Menü

İsa Çarmıha Gerildi mi?

30 Ocak 2017 - Dini İnanışlar

Yıllardan beri Yakındoğu tarihçileriyle hıristiyanlık üzerine araştırma yapan ilahiyatçılar arasında oldukça “temel” bir anlaşmazlığa bağlı bir tartışma sürer gider. Bu tartışmanın ana ekseni, dünyanın ilk iki büyük tektanrılı dini olan yahudilik ve hıristiyanlığın doğuş ve gelişim sürecinin belirleyici kişi ve olaylarıdır. Bilindiği gibi, Filistin, Kenan ve Sina bölgesinde geçen ve Kutsal Kitap için son derece belirleyici olan olayların, tarihi ve arkeolojik anlamda başka hiçbir tanığı yoktur. Yani, İ.Ö 1400 dolaylarında gerçekleştiği düşünülen “Exodus – Yahudilerin Mısır’dan çıkışı” ve bunu izleyen olaylar zinciri üzerine ne Mısır’da elle tutulur bir belge bulunabilmiştir, ne de Yakındoğu’da. Yine buna bağlı olarak, Mısır’da Yeni Krallık döneminin başlangıcında yaşamış Musa adlı bir yahudi peygamberinin varlığına ilişkin de yegane bulgu, Tevrat’ın sayfalarıdır. Aşağı yukarı aynı durum, “Yeni Ahit” için de geçerlidir: görece çok daha yakın bir tarih olan 1. yüzyıla ilişkin onca tarihi belge arasında, Nasıra’da (Nazareth) İsa adlı bir yahudi peygamberinin yaşadığı ve 34 yılı dolaylarında çarmıha gerildiği yolunda en küçük bir belge bile elde edilememiştir. Bugün dünya üzerinde 3 milyara yakın insanın inandığı iki büyük dinin Kutsal Kitabı’nı doğrulayacak verilerin azlığı, ilginç olmanın da ilerisinde, “garip” bir durum sayılabilir.

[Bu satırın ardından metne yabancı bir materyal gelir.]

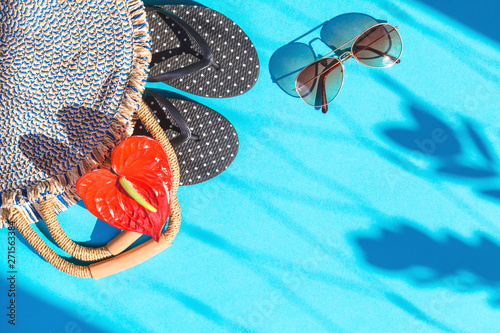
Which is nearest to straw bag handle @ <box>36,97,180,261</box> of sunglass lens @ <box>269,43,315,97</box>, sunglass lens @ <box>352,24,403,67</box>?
sunglass lens @ <box>269,43,315,97</box>

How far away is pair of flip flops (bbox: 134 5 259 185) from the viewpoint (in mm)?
1151

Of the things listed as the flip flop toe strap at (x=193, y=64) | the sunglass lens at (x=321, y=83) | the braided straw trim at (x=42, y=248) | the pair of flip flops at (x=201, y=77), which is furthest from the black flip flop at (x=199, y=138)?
the braided straw trim at (x=42, y=248)

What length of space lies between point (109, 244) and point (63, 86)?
1.89 feet

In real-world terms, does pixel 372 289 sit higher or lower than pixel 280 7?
lower

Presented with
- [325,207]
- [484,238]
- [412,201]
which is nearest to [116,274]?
[325,207]

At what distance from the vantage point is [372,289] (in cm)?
121

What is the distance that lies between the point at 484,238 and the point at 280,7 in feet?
3.44

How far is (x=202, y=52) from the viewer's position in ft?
3.78

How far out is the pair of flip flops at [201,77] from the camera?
115 cm

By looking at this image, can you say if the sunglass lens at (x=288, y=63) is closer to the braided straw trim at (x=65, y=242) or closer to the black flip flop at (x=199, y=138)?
the black flip flop at (x=199, y=138)

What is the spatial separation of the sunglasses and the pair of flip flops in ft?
0.59

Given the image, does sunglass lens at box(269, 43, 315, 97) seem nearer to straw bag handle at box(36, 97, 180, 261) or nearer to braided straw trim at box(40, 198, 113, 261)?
straw bag handle at box(36, 97, 180, 261)

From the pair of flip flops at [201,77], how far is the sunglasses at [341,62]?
7.1 inches

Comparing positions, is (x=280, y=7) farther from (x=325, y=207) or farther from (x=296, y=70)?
(x=325, y=207)
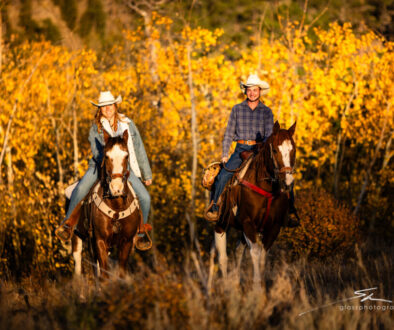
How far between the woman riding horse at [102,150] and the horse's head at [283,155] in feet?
6.41

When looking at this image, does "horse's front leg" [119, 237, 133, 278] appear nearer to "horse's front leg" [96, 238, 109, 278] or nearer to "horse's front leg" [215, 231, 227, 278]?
"horse's front leg" [96, 238, 109, 278]

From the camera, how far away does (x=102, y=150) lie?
776cm

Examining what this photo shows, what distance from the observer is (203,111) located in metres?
23.2

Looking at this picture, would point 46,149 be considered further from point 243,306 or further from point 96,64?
point 243,306

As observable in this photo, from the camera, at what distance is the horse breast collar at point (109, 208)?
746 centimetres

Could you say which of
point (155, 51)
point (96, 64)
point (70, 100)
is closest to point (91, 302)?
point (70, 100)

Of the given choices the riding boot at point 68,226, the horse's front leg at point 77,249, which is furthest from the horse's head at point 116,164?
the horse's front leg at point 77,249

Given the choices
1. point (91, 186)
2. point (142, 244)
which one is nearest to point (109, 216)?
point (91, 186)

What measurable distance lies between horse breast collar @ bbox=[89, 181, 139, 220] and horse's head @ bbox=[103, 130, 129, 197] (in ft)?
1.88

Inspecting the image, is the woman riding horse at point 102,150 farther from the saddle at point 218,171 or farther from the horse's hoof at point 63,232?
the saddle at point 218,171

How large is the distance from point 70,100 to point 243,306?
16.6 meters

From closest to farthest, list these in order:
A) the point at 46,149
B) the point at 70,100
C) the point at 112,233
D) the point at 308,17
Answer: the point at 112,233, the point at 70,100, the point at 46,149, the point at 308,17

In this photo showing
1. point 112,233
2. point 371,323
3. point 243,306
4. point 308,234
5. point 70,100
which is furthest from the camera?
point 70,100

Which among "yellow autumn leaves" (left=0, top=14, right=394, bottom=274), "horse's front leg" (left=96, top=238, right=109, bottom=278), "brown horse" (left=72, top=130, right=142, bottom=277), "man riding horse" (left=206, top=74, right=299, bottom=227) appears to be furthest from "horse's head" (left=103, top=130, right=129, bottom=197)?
"yellow autumn leaves" (left=0, top=14, right=394, bottom=274)
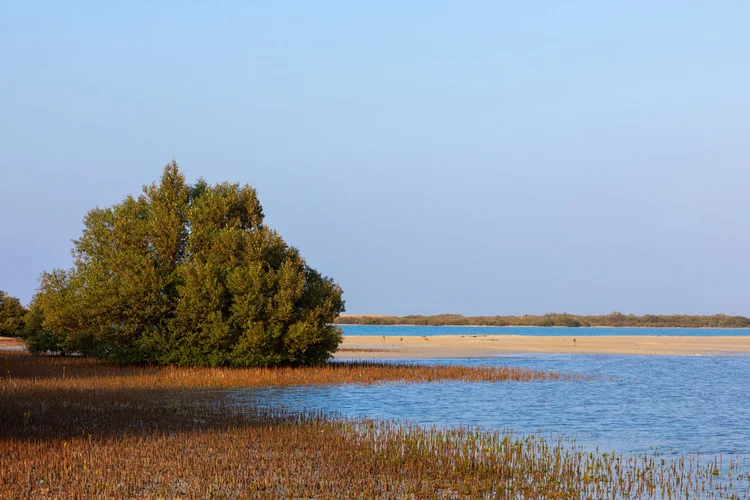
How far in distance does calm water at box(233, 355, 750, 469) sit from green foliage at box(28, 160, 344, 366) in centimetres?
746

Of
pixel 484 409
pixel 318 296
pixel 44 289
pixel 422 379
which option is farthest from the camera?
pixel 44 289

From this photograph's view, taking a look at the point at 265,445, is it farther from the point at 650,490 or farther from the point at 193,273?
the point at 193,273

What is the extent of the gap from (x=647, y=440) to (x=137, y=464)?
14591mm

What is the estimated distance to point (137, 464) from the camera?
1617 centimetres

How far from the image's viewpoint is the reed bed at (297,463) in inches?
575

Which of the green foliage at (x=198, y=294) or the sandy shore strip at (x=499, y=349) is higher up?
the green foliage at (x=198, y=294)

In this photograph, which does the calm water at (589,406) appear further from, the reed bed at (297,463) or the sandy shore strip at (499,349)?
the sandy shore strip at (499,349)

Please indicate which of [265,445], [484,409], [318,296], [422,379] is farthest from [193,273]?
[265,445]

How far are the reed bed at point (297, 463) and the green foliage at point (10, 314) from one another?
47.6 m

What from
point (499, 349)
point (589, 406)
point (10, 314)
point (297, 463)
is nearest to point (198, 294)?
point (589, 406)

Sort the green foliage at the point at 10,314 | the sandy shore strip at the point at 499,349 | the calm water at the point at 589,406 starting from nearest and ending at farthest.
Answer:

Oysa Mısır tarihinin en iyi bilinen bölümü, Yeni Krallık, özellikle de 17. Hanedan ve sonrasıdır. Bir yığın belge, papirüs, mektup ve resmi metin yardımıyla kronolojisi çok büyük oranda kesinleştirilen böylesi bir dönemde, binlerce insanın Firavun’un arzusu hilafına ülkeyi terketmesi ve onları yok etmek üzere artlarına düşen askerlerin Kızıldeniz’de boğulmalarına ilişkin bir tek satır bile destekleyici veriye ulaşılamamış olması, şaşırtıcıdır. Bu denli büyük ve önemli bir göç hareketi, dahası, din temelli bir siyasi isyan, nasıl olur da Mısır’da lehte ya da aleyhte hiçbir yankı bulmaz? Bu nokta üzerine giden tarihçiler, Yahudilerin Mısır’dan çıkışı diye bir olayın hiçbir zaman yaşanmadığını, çünkü bu ulusun Mısır’da kalıcı bir yerleşime gitmedikleri, başlangıçtan beri Kenan ülkesi dolayında yaşayan göçebe çobanlar oldukları ve fırsatını buldukları anda da bu ülkeyi ele geçirerek Yahudi Krallığı’nı kurduklarını vurgulamaktadırlar. Buna karşı ilahiyatçılar, Mısır belgelerinde Hapiru ya da Apiru adıyla anılan Yakındoğulu göçebe işçilerin aslında İbraniler olduğunu ve İbrani anlamına gelen “Hebrew” sözcüğünün Hapiru’dan türediğini savunurlar. Ancak, Mısır’da statü sahibi biriyken Hapiruların başına geçip onları “Vaat edilen topraklar”a götüren Musa adli bir lider üzerine onlar da hiçbir bulgu ileri sürememektedirler. Orta yolcu bir görüş, Mısır’da İ.Ö 1650 dolayında yaşanan “Hiksos” istilası sırasında Yakındoğu’dan bu ülkeye gelen insanların arasında Yahudilerin ağırlıkta olduğunu, yüz elli yıl sonra Hiksos devri bitip yönetim Teb prenslerinin eline geçtiğinde “mağdur ve istenmeyen” duruma düşen Yahudilerin Kenan’a geri döndüklerini ileri sürmektedir ama Musa’nın varlığını ve Exodus’u doğrulayacak veri hala eksiktir.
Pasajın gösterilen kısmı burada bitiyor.